1. A graphitized lining structure for an aluminum electrolysis cell suitable for low current density, characterized in that, It includes a tank bottom plate, a heat insulation layer, a heat preservation layer, a seepage-proof layer, a cathode carbon block assembly, a casting layer, and a heat preservation and seepage-proof layer. The heat insulation layer is located at the upper end of the tank bottom plate, the heat preservation layer is located at the upper end of the heat insulation layer, the seepage-proof layer is located at the upper end of the heat preservation layer, the cathode carbon block assembly is located at the upper end of the seepage-proof layer, the casting layer is located outside the cathode carbon block assembly, and the heat preservation and seepage-proof layer is located outside the casting layer. The heat insulation layer includes a heat insulation board and heat insulation brick I. The heat insulation brick I is disposed on the upper end of the heat insulation board, and the heat insulation board and the bottom plate of the groove are fitted together. The impermeable layer includes a partition plate, an impermeable material layer, impermeable brick I, impermeable brick II, and a barrier plate. The partition plate and the insulation board II are attached together, and the impermeable material layer, impermeable brick I, impermeable brick II, and barrier plate are distributed sequentially on the partition plate. An impermeable material layer is also provided on the upper end of the barrier plate. The thermal insulation and seepage prevention layer is disposed on the outside of the castable. The thermal insulation and seepage prevention layer includes thermal insulation brick I, heat insulation brick II, side blocks and seepage prevention board. The thermal insulation brick I, heat insulation brick II and seepage prevention board are distributed sequentially on the outside of the castable. The side blocks are disposed above the thermal insulation brick I and on the outside of the cathode paste.

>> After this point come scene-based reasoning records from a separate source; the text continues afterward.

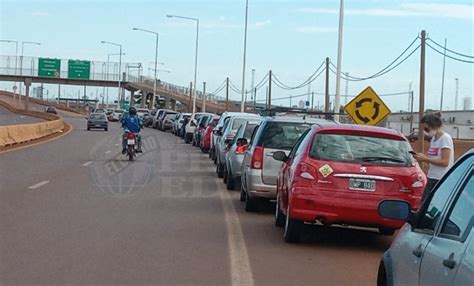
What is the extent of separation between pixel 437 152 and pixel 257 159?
357 centimetres

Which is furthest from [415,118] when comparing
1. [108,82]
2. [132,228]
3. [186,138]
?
[132,228]

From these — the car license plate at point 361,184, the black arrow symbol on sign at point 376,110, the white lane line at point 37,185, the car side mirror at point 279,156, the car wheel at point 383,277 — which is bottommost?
the white lane line at point 37,185

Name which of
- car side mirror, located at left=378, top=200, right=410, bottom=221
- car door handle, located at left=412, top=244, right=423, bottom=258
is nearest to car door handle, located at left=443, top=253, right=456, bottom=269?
car door handle, located at left=412, top=244, right=423, bottom=258

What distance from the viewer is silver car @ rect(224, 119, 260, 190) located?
18281 mm

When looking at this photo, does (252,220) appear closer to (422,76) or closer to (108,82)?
(422,76)

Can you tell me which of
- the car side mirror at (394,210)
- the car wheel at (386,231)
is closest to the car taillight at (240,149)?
the car wheel at (386,231)

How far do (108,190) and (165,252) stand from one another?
803cm

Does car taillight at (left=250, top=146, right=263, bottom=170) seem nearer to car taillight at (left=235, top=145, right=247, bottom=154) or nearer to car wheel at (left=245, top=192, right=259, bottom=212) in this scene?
car wheel at (left=245, top=192, right=259, bottom=212)

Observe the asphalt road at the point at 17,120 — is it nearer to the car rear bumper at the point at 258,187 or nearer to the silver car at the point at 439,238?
the car rear bumper at the point at 258,187

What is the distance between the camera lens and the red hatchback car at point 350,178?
10.7m

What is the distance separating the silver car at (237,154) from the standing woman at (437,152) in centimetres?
604

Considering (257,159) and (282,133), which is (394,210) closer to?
(257,159)

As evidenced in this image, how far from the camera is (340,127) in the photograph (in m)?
11.2

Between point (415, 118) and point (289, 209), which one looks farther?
point (415, 118)
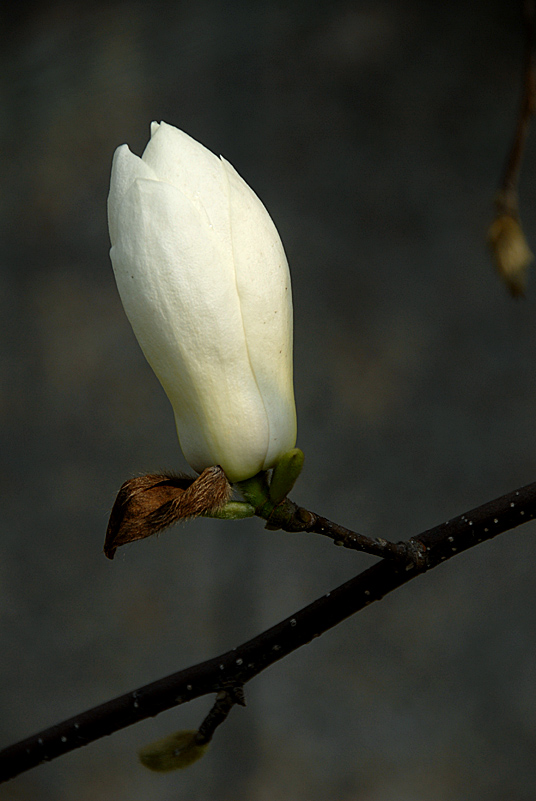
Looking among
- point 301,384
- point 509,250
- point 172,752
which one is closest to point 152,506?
point 172,752

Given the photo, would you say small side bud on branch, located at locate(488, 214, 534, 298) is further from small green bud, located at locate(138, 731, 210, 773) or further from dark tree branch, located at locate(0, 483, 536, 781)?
small green bud, located at locate(138, 731, 210, 773)

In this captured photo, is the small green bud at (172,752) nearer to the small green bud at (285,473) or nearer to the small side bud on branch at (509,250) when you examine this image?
the small green bud at (285,473)

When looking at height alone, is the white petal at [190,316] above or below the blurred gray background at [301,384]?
below

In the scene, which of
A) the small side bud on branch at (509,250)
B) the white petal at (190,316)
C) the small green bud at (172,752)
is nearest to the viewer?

2. A graphitized lining structure for an aluminum reduction cell suitable for low current density as claimed in claim 1, wherein, The insulation layer includes insulation board I and insulation board II. Insulation board II is disposed on the upper end of insulation board I, and insulation board I and insulation brick I are attached together.

3. A graphitized lining structure for an aluminum reduction cell suitable for low current density as claimed in claim 2, wherein, The cathode carbon block assembly includes several cathode carbon blocks and cathode steel rods. The cathode steel rods are disposed on the upper end of the impermeable layer and are attached to the impermeable material layer. The cathode carbon blocks are disposed on the upper end of the cathode steel rods.

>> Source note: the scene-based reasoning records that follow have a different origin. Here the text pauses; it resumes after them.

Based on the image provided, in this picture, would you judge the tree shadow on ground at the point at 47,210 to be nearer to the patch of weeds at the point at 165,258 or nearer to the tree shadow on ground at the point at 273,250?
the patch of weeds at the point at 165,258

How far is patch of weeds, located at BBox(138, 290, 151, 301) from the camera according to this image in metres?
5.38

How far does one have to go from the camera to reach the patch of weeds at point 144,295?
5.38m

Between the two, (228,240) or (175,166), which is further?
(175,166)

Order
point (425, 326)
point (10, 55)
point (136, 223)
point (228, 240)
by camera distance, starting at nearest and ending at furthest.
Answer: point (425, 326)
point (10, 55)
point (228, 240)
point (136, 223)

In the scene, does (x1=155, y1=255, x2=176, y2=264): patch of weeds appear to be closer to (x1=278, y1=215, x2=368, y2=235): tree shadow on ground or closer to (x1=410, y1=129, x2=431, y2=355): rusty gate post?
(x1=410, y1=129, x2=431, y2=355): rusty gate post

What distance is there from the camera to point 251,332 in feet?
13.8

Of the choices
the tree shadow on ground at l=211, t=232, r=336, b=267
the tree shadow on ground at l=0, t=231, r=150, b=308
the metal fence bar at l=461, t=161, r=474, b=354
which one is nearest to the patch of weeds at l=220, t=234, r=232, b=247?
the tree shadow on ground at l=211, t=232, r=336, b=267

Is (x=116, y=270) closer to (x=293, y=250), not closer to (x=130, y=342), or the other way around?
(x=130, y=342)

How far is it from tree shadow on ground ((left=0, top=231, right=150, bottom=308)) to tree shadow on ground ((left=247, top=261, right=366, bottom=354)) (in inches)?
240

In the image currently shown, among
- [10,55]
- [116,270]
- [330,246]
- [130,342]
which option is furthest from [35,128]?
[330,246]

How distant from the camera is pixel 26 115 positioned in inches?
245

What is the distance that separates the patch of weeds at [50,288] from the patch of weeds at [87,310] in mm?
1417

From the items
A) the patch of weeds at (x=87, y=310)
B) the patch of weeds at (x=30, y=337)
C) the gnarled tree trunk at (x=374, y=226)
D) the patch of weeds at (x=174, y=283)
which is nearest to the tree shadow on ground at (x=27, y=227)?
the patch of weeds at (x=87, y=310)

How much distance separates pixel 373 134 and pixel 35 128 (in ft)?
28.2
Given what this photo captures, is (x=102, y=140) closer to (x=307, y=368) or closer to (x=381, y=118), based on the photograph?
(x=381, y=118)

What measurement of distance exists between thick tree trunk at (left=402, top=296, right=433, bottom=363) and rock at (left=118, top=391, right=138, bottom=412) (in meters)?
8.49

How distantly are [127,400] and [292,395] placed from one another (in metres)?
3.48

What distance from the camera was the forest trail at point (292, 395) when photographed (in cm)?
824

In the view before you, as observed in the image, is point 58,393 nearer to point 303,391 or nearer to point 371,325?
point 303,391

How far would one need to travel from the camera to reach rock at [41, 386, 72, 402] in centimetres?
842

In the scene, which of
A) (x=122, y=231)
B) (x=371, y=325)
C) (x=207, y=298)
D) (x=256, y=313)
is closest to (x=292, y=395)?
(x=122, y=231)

4. A graphitized lining structure for an aluminum reduction cell suitable for low current density according to claim 3, characterized in that, The casting layer includes cathode paste and casting material, wherein the cathode paste is disposed on the outside of the cathode carbon block assembly and the casting material is disposed on the outside of the cathode paste.

5. A graphitized lining structure for an aluminum reduction cell suitable for low current density as claimed in claim 4, wherein, The side block is equipped with a heat-insulating brick II, which is fitted into the inner wall of the electrolytic cell.